CBS College Sports' Paul Carcaterra evaluates the NCAA tournament field
CBS College Sports analyst and former Syracuse All-American midfielder Paul Carcaterra helped me out with a feature in Thursday’s paper on Navy junior attackman Tim Paul, who is expected to play in the Midshipmen’s first-round NCAA tournament game against No. 3 seed Duke despite a sprained left ankle. He also took the time to discuss Loyola’s absence, easiest and toughest paths to the Final Four and possible first-round upsets.
Q: Did Loyola deserve to be in the tournament?
Paul Carcaterra: Loyola doesn’t have any top-10 wins. Brown does. Brown beat a Cornell team that’s very effective and has some of the best midfielders in the country in [Max] Seibald and [John] Glynn and Rocco Romero and great offensive players in [Ryan] Hurley and [Rob] Pannell on the attack. I think they beat an excellent Cornell team, and Loyola doesn’t have that marquee victory. They played a lot of teams tough – Syracuse, Hopkins, Notre Dame – to one-goal games, but at the end of the day, you have to beat some of them. Limiting them to one goal isn’t enough. And Maryland has top-10 wins against North Carolina and Duke. Loyola’s a good team, don’t get me wrong. It’s a shame they don’t an opportunity to continue playing because they have shown that they can play with the best. But at the end of the day, it’s about wins and losses against quality opponents, and playing them to one goal isn’t good enough.
Q: Which top-four seed has the easiest road to the final four?
PC: Personally, I’d rather be a second-seeded Syracuse than a No. 1 Virginia. That first-round game against Villanova, they should win, but it’s not going to be a total joke like some of those others that No. 1 seeds have played in the past. At the end of the day, they should win that game pretty comfortably, but look at who they’re staring at as a potential quarterfinal matchup? Johns Hopkins. That’s a team that’s been to the national championship three times in the past four years. They’re battle-tested, they’ve shown that they can play with Virginia when they lost by one goal. Virginia’s a team that has struggled in the last few weeks. Maybe they put it together and show that they deserve to be a [No.] 1 seed, but I wouldn’t want Hopkins in the quarterfinals. On the other hand, Syracuse has to beat Siena in the [Carrier] Dome. I don’t see them really struggling with Siena, and then they play the winner of Notre Dame and Maryland. Notre Dame has shown that you better put some big boys on your schedule or you’re going to get hurt. They’re undefeated and they’re [seeded] seventh in the tournament. They beat one top-10 team, and only one top-10 team was one their schedule. I think strength of schedule really hurt them in the long run. Or they get a Maryland team that many people thought was on the bubble and hasn’t played to its potential. They certainly have the talent, but what happens come tournament time is another story.

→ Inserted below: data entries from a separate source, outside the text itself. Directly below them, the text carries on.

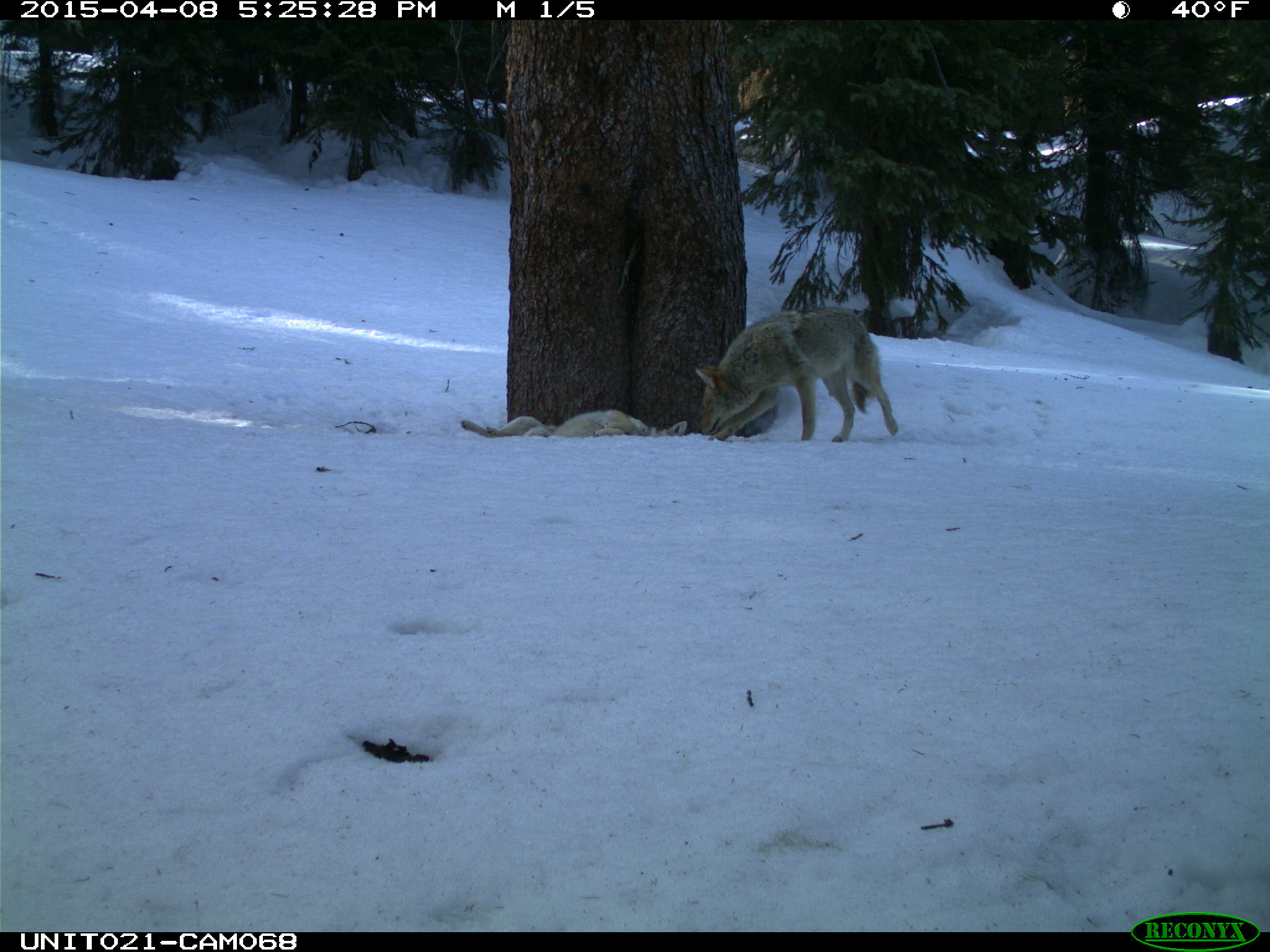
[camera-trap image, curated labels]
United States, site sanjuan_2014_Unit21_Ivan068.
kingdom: Animalia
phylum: Chordata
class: Mammalia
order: Carnivora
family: Canidae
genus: Canis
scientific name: Canis latrans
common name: coyote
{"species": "Canis latrans (coyote)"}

Q: Which top-four seed has the toughest road to the final four?
PC: Virginia. Hopkins, you look at that team, and it seems like they play everyone close. They’re beating teams that they should be beating by a lot only by a little or squeaking out games against teams like Maryland and Loyola. But they’ve also shown that they can play with anyone, losing to Virginia by one. I just think [head] coach [Dave] Pietramala, [associate head] coach [Bill] Dwan and [offensive coordinator Bobby] Benson are just really, really good coaches and adjust extremely well from regular-season match-ups to tournament games. If you look at their win-loss record against teams they lost to in the regular season and played again in the tournament, it’s pretty remarkable. I just wouldn’t want – as a top seed – to have to play Hopkins in the quarterfinals. I just don’t think that’s an easy road to the final four.